The Chairman also related that though the Civil Defence Commission (CDC) has been notified of the situation, he is confident that the situation can be handled by the regional administration.
Nonetheless, the CDC under the leadership of Retired Colonel, Chabilall Ramsarup is said to be on the alert and prepared for any emergencies that may arise.
In addition to this, the Region is also looking to undertake emergency drainage works to relieve the condition as it continues to monitor the situation.
Meanwhile, Minister of State Joseph Harmon during yesterday’s post-Cabinet briefing said the government is aware of the situation and at that time was awaiting a situation report from the CDC as well as its proposed action plan.
“We are looking at that situation, as you know we have a national watch on weather and all emergencies are being done by the CDC. They will give us a situation report and their reaction to it. We will see what information comes out but what I can tell you is that the CDC has prepositioned supplies from the CDC in some of these areas, Mahdia being one and Orinduik being the other so that if anything happens in those area that needs heavy lifting, there is what we call pre dumping or a forward logistics base established where initial response can occur,” he added.

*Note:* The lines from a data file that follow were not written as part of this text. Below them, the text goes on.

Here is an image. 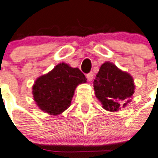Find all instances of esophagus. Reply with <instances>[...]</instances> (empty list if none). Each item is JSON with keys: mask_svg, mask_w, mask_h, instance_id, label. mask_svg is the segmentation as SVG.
Returning <instances> with one entry per match:
<instances>
[{"mask_svg": "<svg viewBox=\"0 0 158 158\" xmlns=\"http://www.w3.org/2000/svg\"><path fill=\"white\" fill-rule=\"evenodd\" d=\"M86 77H87V79H88V81H89V82L92 81V79H93V73H92V72L88 73V74H87Z\"/></svg>", "mask_w": 158, "mask_h": 158, "instance_id": "1", "label": "esophagus"}]
</instances>
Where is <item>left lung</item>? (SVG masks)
Wrapping results in <instances>:
<instances>
[{
	"label": "left lung",
	"mask_w": 158,
	"mask_h": 158,
	"mask_svg": "<svg viewBox=\"0 0 158 158\" xmlns=\"http://www.w3.org/2000/svg\"><path fill=\"white\" fill-rule=\"evenodd\" d=\"M93 87L102 108L110 112L118 111L127 106L135 89L132 76L110 61L101 66Z\"/></svg>",
	"instance_id": "1"
}]
</instances>
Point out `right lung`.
Instances as JSON below:
<instances>
[{
	"instance_id": "right-lung-1",
	"label": "right lung",
	"mask_w": 158,
	"mask_h": 158,
	"mask_svg": "<svg viewBox=\"0 0 158 158\" xmlns=\"http://www.w3.org/2000/svg\"><path fill=\"white\" fill-rule=\"evenodd\" d=\"M86 82L79 68L61 62L37 78L32 86L33 99L43 112L57 116L70 107L77 86Z\"/></svg>"
}]
</instances>
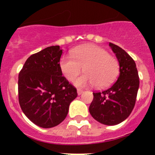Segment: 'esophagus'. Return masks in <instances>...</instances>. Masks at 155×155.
I'll return each mask as SVG.
<instances>
[{
    "mask_svg": "<svg viewBox=\"0 0 155 155\" xmlns=\"http://www.w3.org/2000/svg\"><path fill=\"white\" fill-rule=\"evenodd\" d=\"M83 92H84V90L80 89V88H78V89H77V93H78V95H79V96L82 94Z\"/></svg>",
    "mask_w": 155,
    "mask_h": 155,
    "instance_id": "34e87169",
    "label": "esophagus"
}]
</instances>
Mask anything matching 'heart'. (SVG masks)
Listing matches in <instances>:
<instances>
[{
    "label": "heart",
    "instance_id": "obj_1",
    "mask_svg": "<svg viewBox=\"0 0 155 155\" xmlns=\"http://www.w3.org/2000/svg\"><path fill=\"white\" fill-rule=\"evenodd\" d=\"M59 68L69 81L75 80L83 68L85 73L75 80V84L80 87L92 84L97 87H107L119 73L117 59L95 45L80 46L72 50L71 56H62Z\"/></svg>",
    "mask_w": 155,
    "mask_h": 155
}]
</instances>
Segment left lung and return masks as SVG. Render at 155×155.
<instances>
[{
    "label": "left lung",
    "mask_w": 155,
    "mask_h": 155,
    "mask_svg": "<svg viewBox=\"0 0 155 155\" xmlns=\"http://www.w3.org/2000/svg\"><path fill=\"white\" fill-rule=\"evenodd\" d=\"M109 47L119 63L120 75L111 87L93 92L89 112L98 122L106 125L120 124L134 109L139 87V77L134 60L117 45Z\"/></svg>",
    "instance_id": "8db88e82"
}]
</instances>
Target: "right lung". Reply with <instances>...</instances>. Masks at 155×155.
<instances>
[{
  "label": "right lung",
  "instance_id": "1",
  "mask_svg": "<svg viewBox=\"0 0 155 155\" xmlns=\"http://www.w3.org/2000/svg\"><path fill=\"white\" fill-rule=\"evenodd\" d=\"M63 50L52 46L34 54L25 61L18 75V99L30 120L42 128L60 124L69 105L77 97L59 68Z\"/></svg>",
  "mask_w": 155,
  "mask_h": 155
}]
</instances>
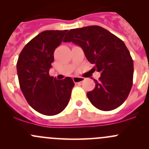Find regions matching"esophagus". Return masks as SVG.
Segmentation results:
<instances>
[{"instance_id":"obj_1","label":"esophagus","mask_w":149,"mask_h":149,"mask_svg":"<svg viewBox=\"0 0 149 149\" xmlns=\"http://www.w3.org/2000/svg\"><path fill=\"white\" fill-rule=\"evenodd\" d=\"M73 80L74 81V83L78 84V83H81L83 81H84V78L83 77H77V76H75V77L73 78Z\"/></svg>"}]
</instances>
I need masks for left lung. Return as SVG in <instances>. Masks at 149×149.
I'll return each instance as SVG.
<instances>
[{
  "mask_svg": "<svg viewBox=\"0 0 149 149\" xmlns=\"http://www.w3.org/2000/svg\"><path fill=\"white\" fill-rule=\"evenodd\" d=\"M64 42H73L83 49L94 70L101 73L94 79L95 88L87 97L100 110L110 111L126 100L133 85V61L123 40L100 26L73 29Z\"/></svg>",
  "mask_w": 149,
  "mask_h": 149,
  "instance_id": "1",
  "label": "left lung"
}]
</instances>
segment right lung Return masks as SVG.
<instances>
[{"label":"right lung","instance_id":"obj_1","mask_svg":"<svg viewBox=\"0 0 149 149\" xmlns=\"http://www.w3.org/2000/svg\"><path fill=\"white\" fill-rule=\"evenodd\" d=\"M67 30H47L25 45L16 68L21 90L29 104L45 115L59 114L66 107L74 82L70 77L57 80L49 75L55 49Z\"/></svg>","mask_w":149,"mask_h":149}]
</instances>
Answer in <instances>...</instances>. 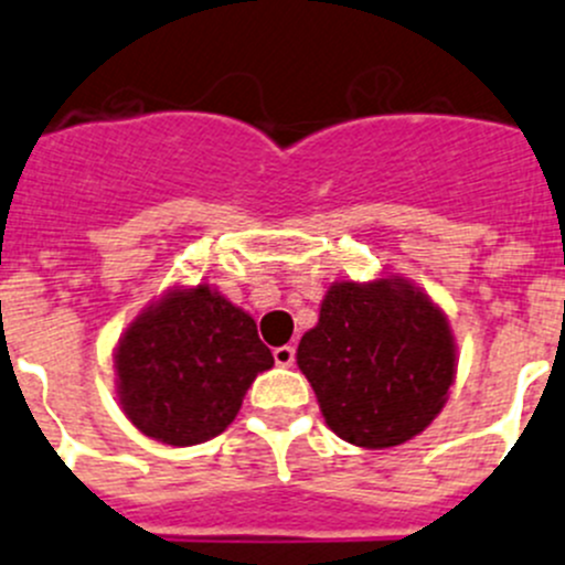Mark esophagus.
Wrapping results in <instances>:
<instances>
[{"instance_id":"obj_1","label":"esophagus","mask_w":565,"mask_h":565,"mask_svg":"<svg viewBox=\"0 0 565 565\" xmlns=\"http://www.w3.org/2000/svg\"><path fill=\"white\" fill-rule=\"evenodd\" d=\"M273 359H276L278 366H292L295 348H292V344H281V348L273 350Z\"/></svg>"}]
</instances>
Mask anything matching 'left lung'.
<instances>
[{"label":"left lung","instance_id":"obj_1","mask_svg":"<svg viewBox=\"0 0 565 565\" xmlns=\"http://www.w3.org/2000/svg\"><path fill=\"white\" fill-rule=\"evenodd\" d=\"M295 359L328 428L366 450L397 447L428 428L458 370L447 315L397 273L333 281Z\"/></svg>","mask_w":565,"mask_h":565}]
</instances>
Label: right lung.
<instances>
[{
  "instance_id": "right-lung-1",
  "label": "right lung",
  "mask_w": 565,
  "mask_h": 565,
  "mask_svg": "<svg viewBox=\"0 0 565 565\" xmlns=\"http://www.w3.org/2000/svg\"><path fill=\"white\" fill-rule=\"evenodd\" d=\"M115 392L140 434L193 447L228 428L273 353L248 311L212 284L171 287L115 344Z\"/></svg>"
}]
</instances>
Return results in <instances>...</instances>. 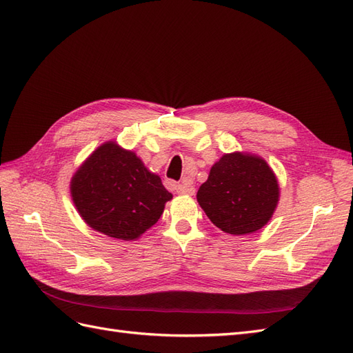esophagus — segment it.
<instances>
[{
	"mask_svg": "<svg viewBox=\"0 0 353 353\" xmlns=\"http://www.w3.org/2000/svg\"><path fill=\"white\" fill-rule=\"evenodd\" d=\"M175 190H176L178 194H188V196L194 194V191H196L193 185H190V184H187V183L175 185Z\"/></svg>",
	"mask_w": 353,
	"mask_h": 353,
	"instance_id": "34e87169",
	"label": "esophagus"
}]
</instances>
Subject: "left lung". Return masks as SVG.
I'll return each instance as SVG.
<instances>
[{
	"label": "left lung",
	"mask_w": 353,
	"mask_h": 353,
	"mask_svg": "<svg viewBox=\"0 0 353 353\" xmlns=\"http://www.w3.org/2000/svg\"><path fill=\"white\" fill-rule=\"evenodd\" d=\"M279 196V183L265 160L232 153L212 166L208 181L197 191V201L218 228L243 236L271 219Z\"/></svg>",
	"instance_id": "obj_1"
}]
</instances>
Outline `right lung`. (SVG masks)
<instances>
[{
  "mask_svg": "<svg viewBox=\"0 0 353 353\" xmlns=\"http://www.w3.org/2000/svg\"><path fill=\"white\" fill-rule=\"evenodd\" d=\"M82 219L119 240H135L159 221L172 194L132 152L114 143L99 147L72 178Z\"/></svg>",
  "mask_w": 353,
  "mask_h": 353,
  "instance_id": "1",
  "label": "right lung"
}]
</instances>
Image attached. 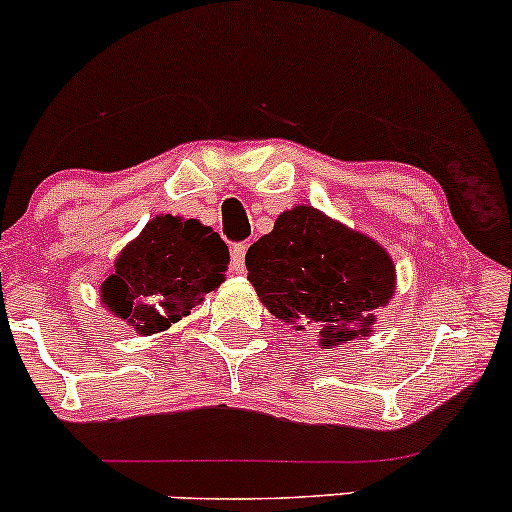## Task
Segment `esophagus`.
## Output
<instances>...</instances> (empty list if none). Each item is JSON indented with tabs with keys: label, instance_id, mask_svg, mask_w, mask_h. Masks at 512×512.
Listing matches in <instances>:
<instances>
[{
	"label": "esophagus",
	"instance_id": "34e87169",
	"mask_svg": "<svg viewBox=\"0 0 512 512\" xmlns=\"http://www.w3.org/2000/svg\"><path fill=\"white\" fill-rule=\"evenodd\" d=\"M245 252H248V245L238 243L231 248V272L243 274L245 272Z\"/></svg>",
	"mask_w": 512,
	"mask_h": 512
}]
</instances>
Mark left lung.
Returning a JSON list of instances; mask_svg holds the SVG:
<instances>
[{
  "mask_svg": "<svg viewBox=\"0 0 512 512\" xmlns=\"http://www.w3.org/2000/svg\"><path fill=\"white\" fill-rule=\"evenodd\" d=\"M245 267L269 313L296 330L313 327L325 349L368 337L397 279L383 245L313 207L279 214Z\"/></svg>",
  "mask_w": 512,
  "mask_h": 512,
  "instance_id": "obj_1",
  "label": "left lung"
}]
</instances>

Additionally, the Minister noted that both the CDC and the Guyana People’s Militia have engaged residents in communities across Guyana in in first-responder training, which would help alleviate the potential burden that could fall on the CDC during a disaster.
“There are persons who are residents in these communities that they provide training in first response, first aid response to persons who are affected by flooding or fire or any such thing so that they can be on the ground and respond very quickly and so that all would be needed thereafter is supplies to be brought to affected communities,” Harmon shared.